The discursive forms that made it possible to cause global injustice to more or less disappear right before our eyes were so-called realpolitik as well as its opposite, the humanitarian concept. The former basically said that "humanitarian issues" (human rights, poverty) must be put on hold in favor of a "reasonable" policy of promoting private interests. As soon as both categories come onto the stage, it has always seemed clear that realism must carry the day. As a value, humanism doesn't provoke "realism," it evokes it.
The second discursive trap, however, is to assign the term "humanitarian" to a policy of justice. Because in this way it acquires the positive aspect of moral magnanimity, but at the same time it becomes something to which one is obligated not inherently, but only in the sense of a praiseworthy act – if time and money allow. But fulfilling the responsibilities of justice – such as offering protection to persecuted persons, promoting human rights and putting an end to oppression and exploitation – is not a big-hearted or even a charitable act, but instead a duty. Pure and simple. The fact that this can also be a smart move is another, realistic consideration.
The two discursive traps of realpolitik and humanitarianism must be avoided. Thus the implicit thesis of Germany's chancellor regarding the refugee issue, namely that realism and humanitarianism coincide, is on the one hand a fundamental provocation. The reason is clear: It says that non-humanitarian realpolitik is unreal, that the tough guys are only dreaming, even if real blood flows through their dreams. But on the other hand, we must proceed further than to this sort of humanitarian-realistic attitude: The realism that is required is not only the one that recognizes the threat to the world order. In addition, it must not only orient itself toward existing law and human rights, but also conduct a merciless inventory of the many ways in which we maintain our western lifestyle at the expense of others who live in a global economy from which we always benefit more than they do, and in which they only profit to the extent that we allow. This recognition would also be incumbent upon a realistic realism, and uttering this truth requires progressive parties that have links to socially critical movements and avoid not only smug western complacency, but also the mistaking of a structure-altering global policy with sporadic "developmental aid."
Only genuinely progressive parties would be capable and willing to think through a global policy of that sort so that it doesn't cause suffering to those in western countries who in any case do not number among the winners in globalization.

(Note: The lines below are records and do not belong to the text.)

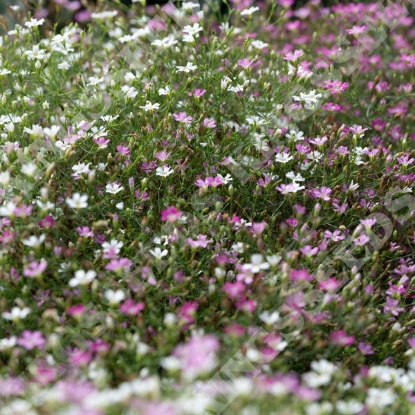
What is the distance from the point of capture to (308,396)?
1.54 meters

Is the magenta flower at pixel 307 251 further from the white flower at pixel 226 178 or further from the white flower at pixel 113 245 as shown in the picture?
the white flower at pixel 113 245

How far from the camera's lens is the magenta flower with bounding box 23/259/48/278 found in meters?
1.82

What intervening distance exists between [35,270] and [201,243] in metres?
0.57

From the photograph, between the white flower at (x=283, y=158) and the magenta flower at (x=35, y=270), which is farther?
the white flower at (x=283, y=158)

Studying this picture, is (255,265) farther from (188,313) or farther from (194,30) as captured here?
(194,30)

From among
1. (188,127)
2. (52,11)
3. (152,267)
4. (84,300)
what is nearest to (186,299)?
(152,267)

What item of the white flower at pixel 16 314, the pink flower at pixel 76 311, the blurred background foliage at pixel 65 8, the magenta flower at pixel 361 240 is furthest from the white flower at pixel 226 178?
the blurred background foliage at pixel 65 8

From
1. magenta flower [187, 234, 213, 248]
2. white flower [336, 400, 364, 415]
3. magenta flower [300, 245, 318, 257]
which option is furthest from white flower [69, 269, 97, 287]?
white flower [336, 400, 364, 415]

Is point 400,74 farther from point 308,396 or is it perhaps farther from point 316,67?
point 308,396

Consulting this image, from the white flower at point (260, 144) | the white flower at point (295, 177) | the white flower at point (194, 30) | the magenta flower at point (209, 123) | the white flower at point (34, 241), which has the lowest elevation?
the white flower at point (34, 241)

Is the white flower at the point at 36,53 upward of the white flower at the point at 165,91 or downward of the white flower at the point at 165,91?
upward

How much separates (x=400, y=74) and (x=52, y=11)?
256cm

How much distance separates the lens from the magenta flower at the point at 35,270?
1.82 metres

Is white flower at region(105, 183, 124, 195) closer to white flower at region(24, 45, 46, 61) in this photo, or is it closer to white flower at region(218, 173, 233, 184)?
white flower at region(218, 173, 233, 184)
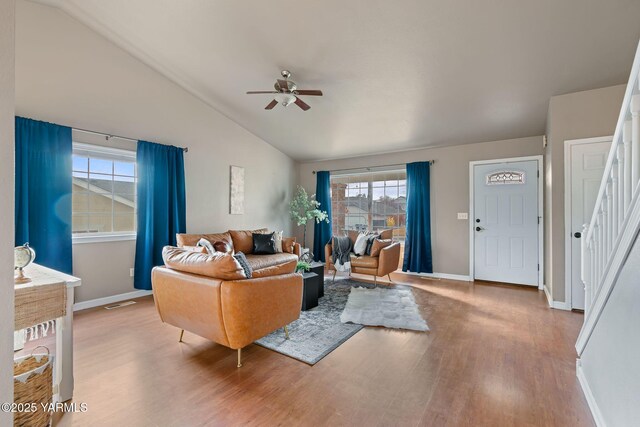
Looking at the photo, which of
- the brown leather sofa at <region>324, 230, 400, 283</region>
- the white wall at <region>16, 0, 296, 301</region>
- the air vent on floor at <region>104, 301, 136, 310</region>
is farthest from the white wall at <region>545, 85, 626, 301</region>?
the air vent on floor at <region>104, 301, 136, 310</region>

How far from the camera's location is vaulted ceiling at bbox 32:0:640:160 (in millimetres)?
2645

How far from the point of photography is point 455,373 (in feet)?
7.06

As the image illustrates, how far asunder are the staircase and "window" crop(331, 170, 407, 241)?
397 cm

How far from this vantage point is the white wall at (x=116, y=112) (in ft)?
10.6

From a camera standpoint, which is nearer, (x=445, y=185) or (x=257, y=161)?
(x=445, y=185)

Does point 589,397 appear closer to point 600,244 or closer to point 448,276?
point 600,244

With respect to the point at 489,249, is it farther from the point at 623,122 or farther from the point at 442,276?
the point at 623,122

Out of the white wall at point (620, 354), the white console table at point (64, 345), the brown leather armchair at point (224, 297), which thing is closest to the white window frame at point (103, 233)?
the brown leather armchair at point (224, 297)

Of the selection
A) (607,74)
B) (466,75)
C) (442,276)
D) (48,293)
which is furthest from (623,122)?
(442,276)

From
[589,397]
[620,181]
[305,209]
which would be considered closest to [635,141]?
[620,181]

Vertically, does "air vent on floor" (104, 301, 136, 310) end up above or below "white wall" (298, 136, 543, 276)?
below

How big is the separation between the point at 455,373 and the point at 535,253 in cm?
346

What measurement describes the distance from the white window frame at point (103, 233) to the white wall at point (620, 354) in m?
4.94

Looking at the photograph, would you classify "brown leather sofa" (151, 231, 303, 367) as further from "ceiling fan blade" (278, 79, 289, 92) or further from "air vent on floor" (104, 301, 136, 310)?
"ceiling fan blade" (278, 79, 289, 92)
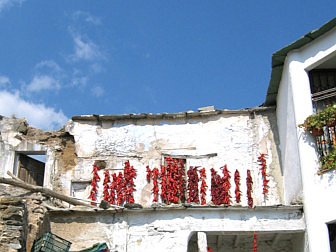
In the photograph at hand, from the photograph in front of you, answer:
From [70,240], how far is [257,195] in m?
Result: 5.96

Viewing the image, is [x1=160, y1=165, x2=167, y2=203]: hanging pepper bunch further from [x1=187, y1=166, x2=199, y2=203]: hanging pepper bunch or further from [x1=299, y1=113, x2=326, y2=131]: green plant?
[x1=299, y1=113, x2=326, y2=131]: green plant

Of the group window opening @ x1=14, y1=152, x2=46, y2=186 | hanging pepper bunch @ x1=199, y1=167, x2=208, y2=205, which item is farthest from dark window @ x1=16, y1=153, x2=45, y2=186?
hanging pepper bunch @ x1=199, y1=167, x2=208, y2=205

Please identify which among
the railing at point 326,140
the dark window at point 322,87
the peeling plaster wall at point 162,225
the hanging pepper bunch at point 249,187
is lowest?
the peeling plaster wall at point 162,225

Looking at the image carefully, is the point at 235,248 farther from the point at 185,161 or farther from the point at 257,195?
the point at 185,161

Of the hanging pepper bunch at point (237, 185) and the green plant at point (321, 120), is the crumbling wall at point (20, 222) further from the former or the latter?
the green plant at point (321, 120)

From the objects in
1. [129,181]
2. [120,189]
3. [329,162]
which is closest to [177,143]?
[129,181]

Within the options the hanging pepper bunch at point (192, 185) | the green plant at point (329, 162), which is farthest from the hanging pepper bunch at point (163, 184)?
the green plant at point (329, 162)

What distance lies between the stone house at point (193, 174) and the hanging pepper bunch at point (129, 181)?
3 centimetres

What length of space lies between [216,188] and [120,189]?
9.59 ft

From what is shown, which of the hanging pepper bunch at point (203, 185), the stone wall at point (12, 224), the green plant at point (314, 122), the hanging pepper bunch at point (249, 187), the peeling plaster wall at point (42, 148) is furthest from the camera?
the peeling plaster wall at point (42, 148)

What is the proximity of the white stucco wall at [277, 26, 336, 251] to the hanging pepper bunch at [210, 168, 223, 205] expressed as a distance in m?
1.94

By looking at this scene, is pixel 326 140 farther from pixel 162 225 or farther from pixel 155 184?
pixel 155 184

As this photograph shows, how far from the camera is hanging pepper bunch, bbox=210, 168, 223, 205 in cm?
1598

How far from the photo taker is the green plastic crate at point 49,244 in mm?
11977
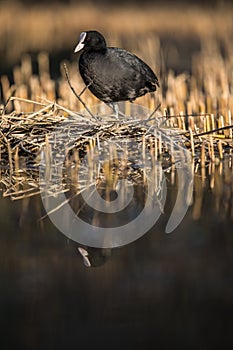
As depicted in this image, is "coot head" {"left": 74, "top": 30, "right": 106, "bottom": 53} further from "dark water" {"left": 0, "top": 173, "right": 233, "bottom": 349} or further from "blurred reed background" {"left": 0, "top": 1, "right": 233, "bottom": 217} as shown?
"dark water" {"left": 0, "top": 173, "right": 233, "bottom": 349}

There are already such proposals as a global financial transaction tax, the closing of tax loopholes or a global capital gains tax; they simply have to be taken seriously and transformed into a transnational political program, so that at least structural funds become possible for fighting poverty. But this requires a political component: In international negotiations, poorer countries must not be pushed into the role of supplicants but must be treated as partners with equal rights.
The time has come for a particular type of realism, because policies promoting justice can just maybe work as realpolitik when they are no longer an optional choice, but when the influx and protest from the South confronts the West with a blunt alternative: solidarity or barbarism.
Rainer Forst is a professor of political theory and philosophy at the Goethe University of Frankfurt.